Shannon ~ 1 + (1|child)
Simpson ~ 1 + (1|child)
Preservation method was identified to be a significantly important model component for the model predicting species richness (p = 2.871e−13) with stool stored in RNAlater having the highest average richness, followed by raw stool and stool stored in ethanol (Table S3). Compared to the null species richness model, 50.2% of species richness variation was accounted for by the final species richness model.
Species richness ~ preservation method + (1|child)
OMNIgene.GUT sample performance
Samples stored using OMNIgene.GUT kits had a mean average of 77,089 reads per sample (child B = 102,227; child C = 51,951). The samples clustered by PCoA analysis to the relevant children from which they were taken (Fig. S2). Relative abundance profiles were also representative of the microbiome profiles from each child (Fig. S4).
As has been previously observed in stool microbiome studies (Blekhman et al., 2016; Carroll et al., 2012; Dominianni et al., 2014; Guo et al., 2016; Lauber et al., 2010; Penington et al., 2018; Wang et al., 2018), the sample donor was found to be the greatest predictor of gut microbiome variation amongst the variables studied here. Samples were identifiable to each child regardless of storage method, time-to-freezing or stool region (Figs. 1A, 1B and 2) (Blekhman et al., 2016; Carroll et al., 2012; Dominianni et al., 2014; Guo et al., 2016; Lauber et al., 2010; Penington et al., 2018; Wang et al., 2018).

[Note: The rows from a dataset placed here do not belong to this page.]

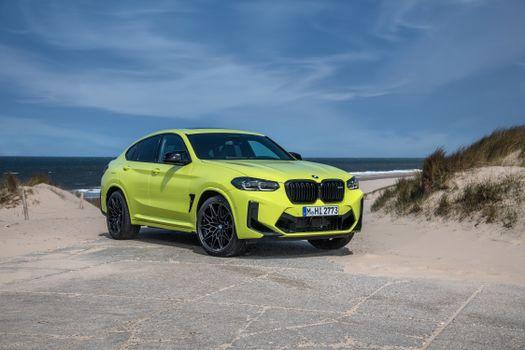 Фото бесплатно BMW металлик, жёлто-зелёный, металлические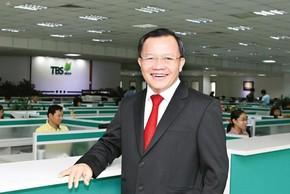 Dự án Hồ Gươm Xanh Thuận An City xây không phép: Ông chủ là ai?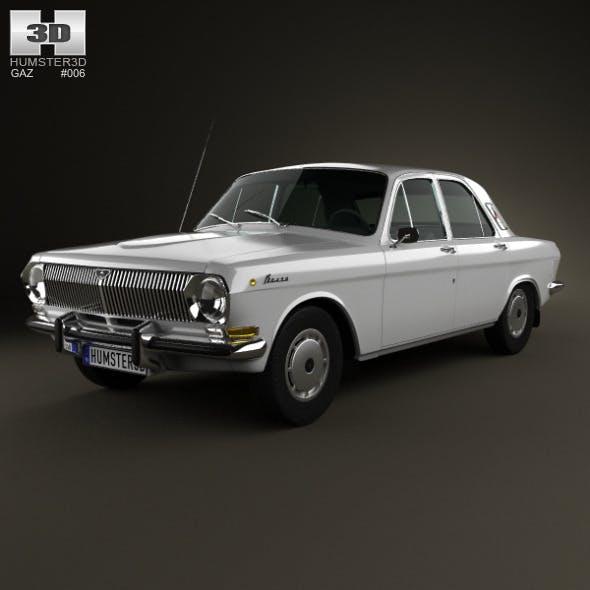GAZ 24 Volga 1967 - 3DOcean Item for Sale
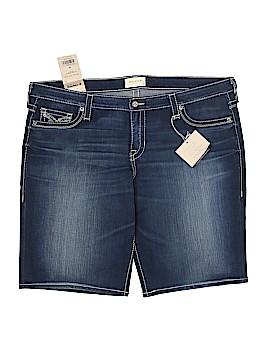Big Star Denim Shorts Size 36 (Plus)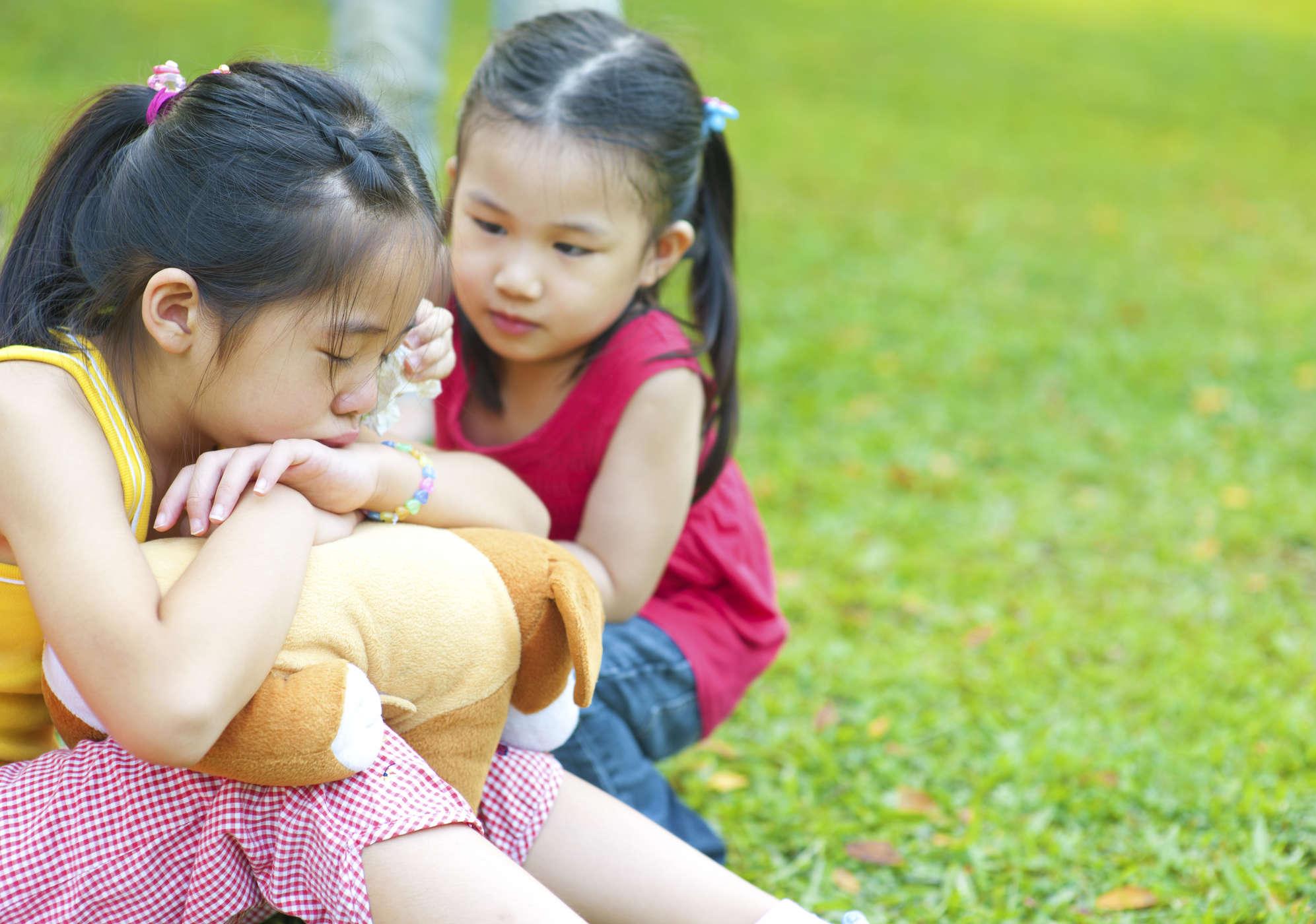 5 quy tắc vàng khi nuôi dạy con thời hiện đại mẹ không nên bỏ qua - Ảnh 8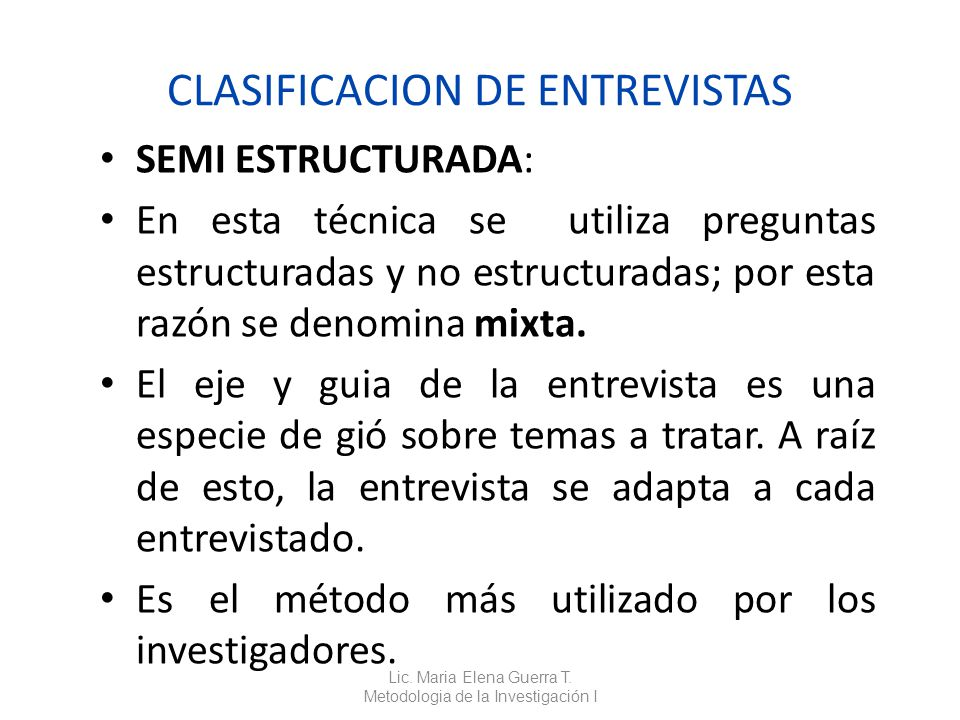 CLASIFICACION DE ENTREVISTAS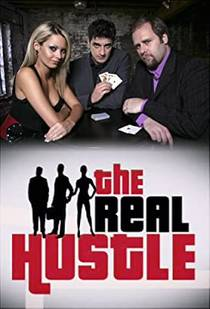 Picture of a TV show: The Real Hustle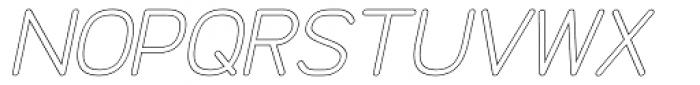 Doctarine Bold Outline Slant Font UPPERCASE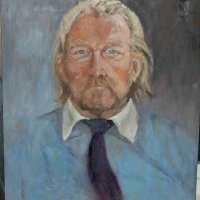 Portrait in Blue Oil on Canvas 65x80cms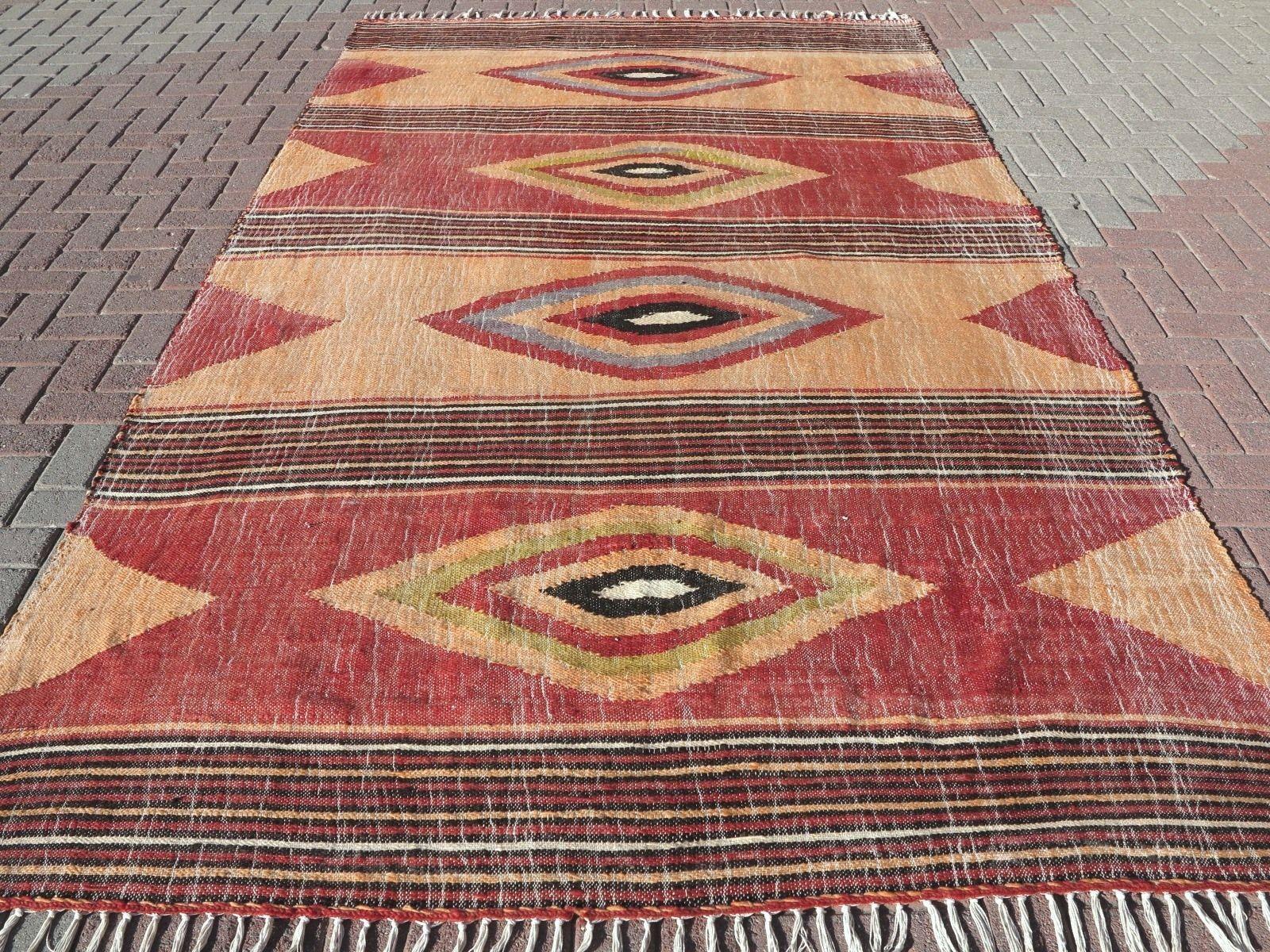 Vintage Turkish Rug Antalya Kilim Woolrugs 74 8 X131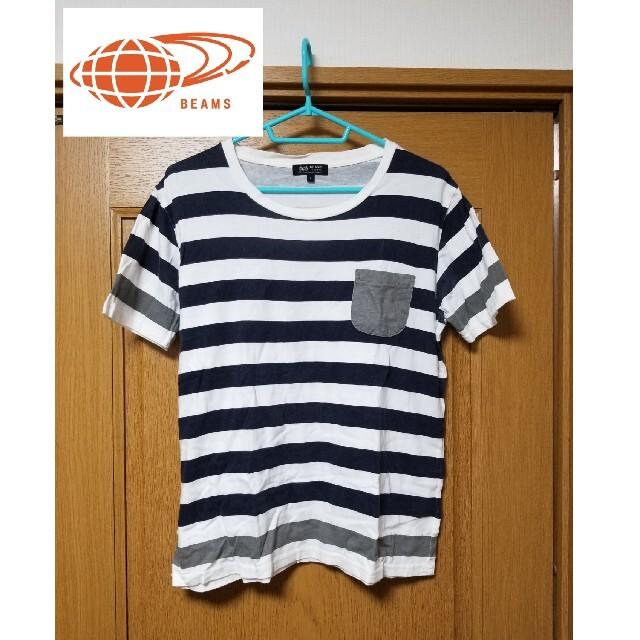 BEAMS(ビームス)のBEAMS ビームス 半袖 ボーダー Tシャツ ティシャツ メンズのトップス(Tシャツ/カットソー(半袖/袖なし))の商品写真
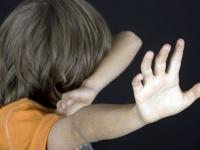Под Запорожьем мужчина развращал маленьких сыновей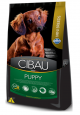 Cibau Puppy Mini Breed 1KG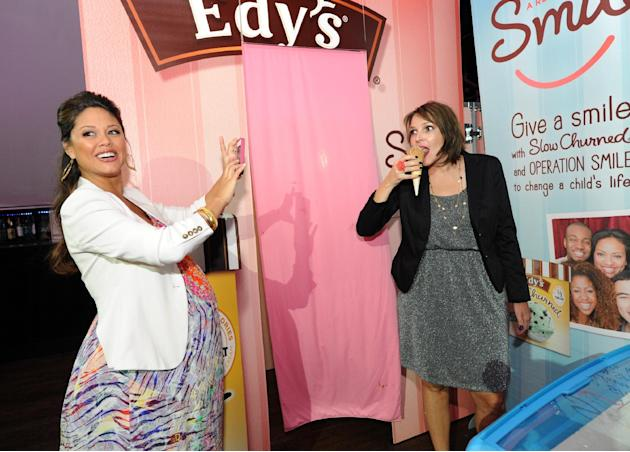 COMMERCIAL IMAGE -   Mom-to-be Vanessa Lachey, left, joined Edy's Slow Churned Light Ice Cream at the SocialLuxe Lounge, Thursday, August 2, 2012, in New York,  to capture photos of influential blogge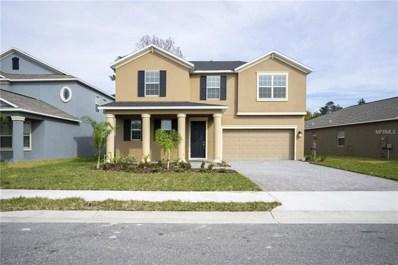 401 Brunswick Drive, Davenport, FL 33837 - MLS#: T3124817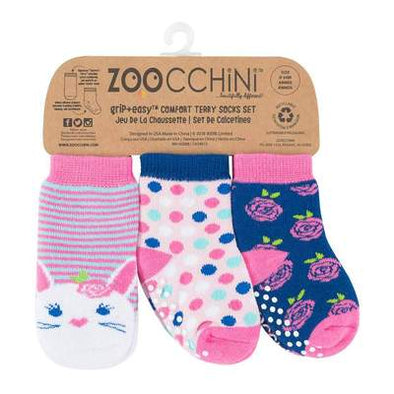 BEATRICE THE BUNNY-3 pc Comfort Terry Socks Set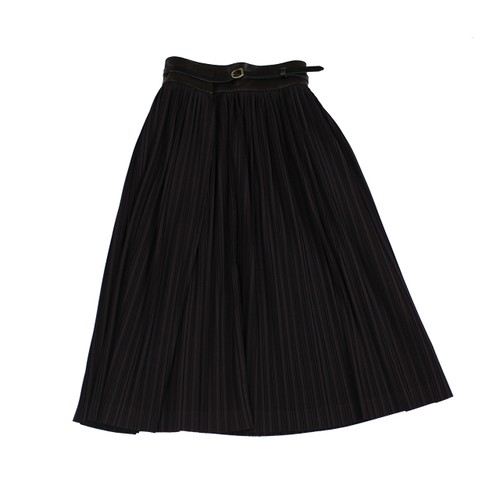 苗族 Miao Skirt / MIAO BLUE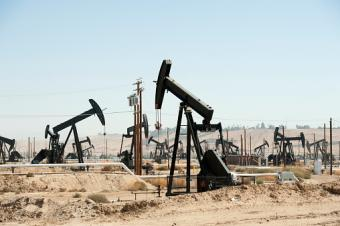 Oil field and Oil Pumps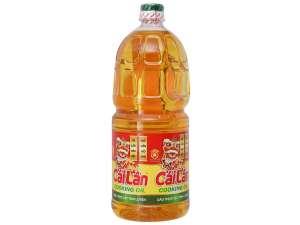 dau-thuc-vat-tinh-luyen-cai-lan-chai-2-lit-201903050923263908-1628098863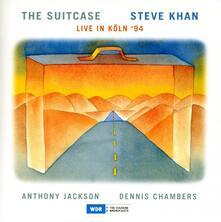 The Suitcase. Live in Koln '94 - CD Audio di Steve Khan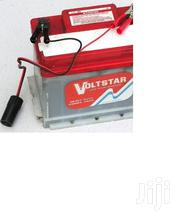 150W Inverter + Car Battery Adapter | Vehicle Parts & Accessories for sale in Lagos State, Surulere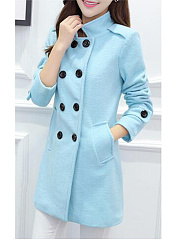 Lapel Double Breasted Pocket Woolen Plain Coat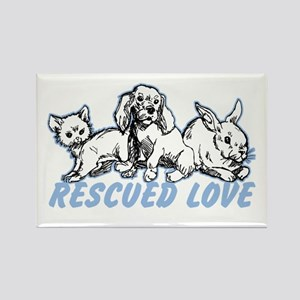 Rescued Love Rectangle Magnet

Individual child (included as a random effect) was also the only predictor of Shannon diversity and Simpson diversity from the variables measured. Multiple factors, including diet (David et al., 2014) and demographics (Yatsunenko et al., 2012), not recorded in this study, have been shown to influence microbial status within an individual, and each individual will have a unique combination of contributing factors. Individuality is therefore an important consideration when planning comparative microbial studies (i.e. between healthy and diseased states) to ensure enough participants are recruited into studies so that the obtained data are informative about the question of interest.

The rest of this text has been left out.